Two voters brought suit against the Texas legislature to challenge the practice and require states to apportion districts based only on eligible voters. The effect of this would be to exclude from the count children, prisoners, ex-felons and immigrants not yet eligible to vote and change the way districts have been apportioned for decades. The numbers don’t lie. The real effect of the challenge, and the reason it was brought, is that it would dilute the power of Democrats who tend to cluster in cities with the highest concentration of people, and enhance the power of Republicans who tend to occupy rural districts populated by far fewer people but far more eligible voters. That is why the suit was brought and that’s why this ruling is such a relief for democracy-minded people. All people deserve to be represented, not just those that favor Republicans.

The case was conceived and financed by Edward Blum and his Project on Fair Representation, a non-profit legal defense fund program that is designed to support litigation that challenges racial and ethnic classifications and preferences in state and federal courts. They have brought most of the major cases challenging the Voting Rights Act and any type of racial consideration in education. Before flying off the handle at how much you hate affirmative action, consider this. We enslaved African Americans for centuries, legally marginalized them in society and prevented them from voting with Jim Crow, red-lined them out of white neighborhoods until the 1968 Open Housing Act, continue to enforce criminal laws that imprison them in grossly disproportionate numbers, and shoot them while unarmed in equally disproportionate numbers. But any consideration of race in government decisions affecting equality is repugnant to this group, and they are putting their money and their might behind litigation to stop it.

But this case isn’t about affirmative action, it’s about basic representation. Most people don’t seem to understand that the Constitution of the United States applies to all persons within our borders, not just U.S. Citizens. Only U.S. citizens over a certain age can vote, but all persons, including children, felons, and even people within our borders who may be here unlawfully are entitled to the protections of the Constitution, specifically the Bill of Rights. In other words, citizens get the franchise, but all people get the protections. The plaintiffs in this constitutional challenge suit and their backers want to obfuscate this constitutional protection. They seek to deny disenfranchised voters the right to petition the government that represents them as required by the First Amendment.  All residents must be counted when determining districting in all representative institutions, even state houses. They are represented by the government that presides over the places where they live. Most pay taxes, and even children’s lives are affected by this representation. To my Tea Party Patriot friends, please don’t forget that we had a revolution over concepts like “taxation without representation.”
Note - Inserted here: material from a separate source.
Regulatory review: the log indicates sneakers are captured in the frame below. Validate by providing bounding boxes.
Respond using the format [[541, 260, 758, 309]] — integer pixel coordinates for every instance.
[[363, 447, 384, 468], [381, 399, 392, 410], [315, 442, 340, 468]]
While this decision was unanimous, Justice Alito (affectionately called Scalito by people who think like me) and Justice Thomas concurred with the opinion for different reasons. I’ll leave it to your imaginations to determine why. The decision is also not conclusive on this insidious attack on equality of representation. The opinion only upholds the standard practice on using census figures in determining state apportionment; it doesn’t require it. The law is left open for more tampering by future red states which may see fit to test the waters on these types of challenges to the one man, one vote principle. (I prefer one person, one vote).

Why do I suggest that the Republican voter has superpowers in representation? One need only look at the U.S. House of Representatives and how the state legislatures have gerrymandered in a Republican stranglehold on the institution that will be nearly impossible to overcome even though far more people nationwide vote democratic in house races. In 2012, the first election after the 2010 Republican Tea Party take-over of state houses who draw congressional maps, 1.37 million more people voted Democratic than Republican, but Democrats only won 201 house seats as compared to 234 for Republicans. This is undemocratic, minority rule.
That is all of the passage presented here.